Pau frunció el ceño.


—Pero no hay nadie para ayudarte, ¿no?


Él sonrió.


—Por eso tenía la esperanza de que te ofrecieses tú.


—¿Yo? —preguntó ella con incredulidad.


—Te lo agradecería mucho.


Ella negó con la cabeza.


—No puedo ayudarte. Estoy demasiado ocupada, y no sé nada de camionetas. Nunca he cambiado una rueda.


—No tienes que saber nada. Sólo tienes que pisar el pedal del freno un par de veces.


Era evidente que Pedro era de los que pensaban que los políticos sólo trabajaban cuando estaban en una sesión del parlamento.

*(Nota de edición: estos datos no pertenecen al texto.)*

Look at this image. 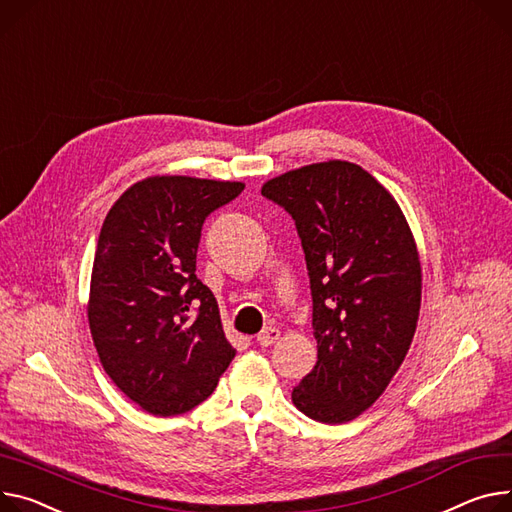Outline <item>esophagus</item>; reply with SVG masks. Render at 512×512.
Masks as SVG:
<instances>
[{
    "label": "esophagus",
    "mask_w": 512,
    "mask_h": 512,
    "mask_svg": "<svg viewBox=\"0 0 512 512\" xmlns=\"http://www.w3.org/2000/svg\"><path fill=\"white\" fill-rule=\"evenodd\" d=\"M279 336H281V332H279L277 328H264V330L256 336V340H258L260 346H270V344H274V342L279 340Z\"/></svg>",
    "instance_id": "1"
}]
</instances>
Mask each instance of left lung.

—Tengo una montaña de documentos importantes para leer esta mañana —dijo. «Y, por si fuera poco, tengo que pasarme la tarde cocinando», pensó además.


—Sólo serán un par de minutos.


Pau lo miró fijamente, enfadada con su falta de respeto. 

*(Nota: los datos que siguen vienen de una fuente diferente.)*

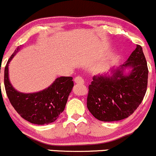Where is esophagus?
<instances>
[{"label": "esophagus", "mask_w": 156, "mask_h": 156, "mask_svg": "<svg viewBox=\"0 0 156 156\" xmlns=\"http://www.w3.org/2000/svg\"><path fill=\"white\" fill-rule=\"evenodd\" d=\"M74 82L77 84H83L84 83V80L81 76H77L74 78Z\"/></svg>", "instance_id": "34e87169"}]
</instances>
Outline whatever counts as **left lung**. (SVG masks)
<instances>
[{"mask_svg": "<svg viewBox=\"0 0 156 156\" xmlns=\"http://www.w3.org/2000/svg\"><path fill=\"white\" fill-rule=\"evenodd\" d=\"M132 66L128 76L123 75L124 67ZM148 67L141 46L131 54L121 68L113 76H93L89 86L87 107L100 121L113 122L128 118L142 102L147 89Z\"/></svg>", "mask_w": 156, "mask_h": 156, "instance_id": "8db88e82", "label": "left lung"}]
</instances>
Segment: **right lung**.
Segmentation results:
<instances>
[{
  "label": "right lung",
  "instance_id": "1",
  "mask_svg": "<svg viewBox=\"0 0 156 156\" xmlns=\"http://www.w3.org/2000/svg\"><path fill=\"white\" fill-rule=\"evenodd\" d=\"M10 56L4 69V86L6 95L13 108L24 119L36 125L49 124L64 111L73 86L71 76H62L47 89L33 94H24L12 88L8 77V64L19 50ZM1 73V70H0Z\"/></svg>",
  "mask_w": 156,
  "mask_h": 156
}]
</instances>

Eso era, quería estar enfadada. Pretendía estarlo, pero su sonrisa de chico travieso era como el sol derritiendo el hielo.


—Supongo. que podré dedicarle diez minutos. Más, no —dijo sin saber por qué.

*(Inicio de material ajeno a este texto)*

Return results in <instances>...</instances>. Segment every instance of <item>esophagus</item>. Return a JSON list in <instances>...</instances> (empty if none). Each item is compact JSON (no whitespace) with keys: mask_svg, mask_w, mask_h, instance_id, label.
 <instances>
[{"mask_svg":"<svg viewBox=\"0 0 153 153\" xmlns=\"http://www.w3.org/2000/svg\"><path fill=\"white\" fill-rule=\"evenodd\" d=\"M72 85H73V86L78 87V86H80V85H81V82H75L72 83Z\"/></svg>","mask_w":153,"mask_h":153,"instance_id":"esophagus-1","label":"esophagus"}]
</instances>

Y un cuarto de hora más tarde estaba en el cobertizo de la maquinaria, de pie delante de una vieja camioneta, aspirando humo.


—Tengo que hacer que el líquido pase por el sistema y que salga aire por los cables —le explicó Pedro.


—¿Y qué tengo que hacer yo?


—Voy a necesitar tu ayuda en cuanto haya echado este líquido por el cable del freno.


—¿Dónde está el cable del freno?


—Aquí, a la derecha, cerca del carburador.


Pau no tenía ni idea de dónde estaba el carburador, pero no pudo evitar admirar la cara de concentración de Pedro mientras echaba el líquido con mucho cuidado.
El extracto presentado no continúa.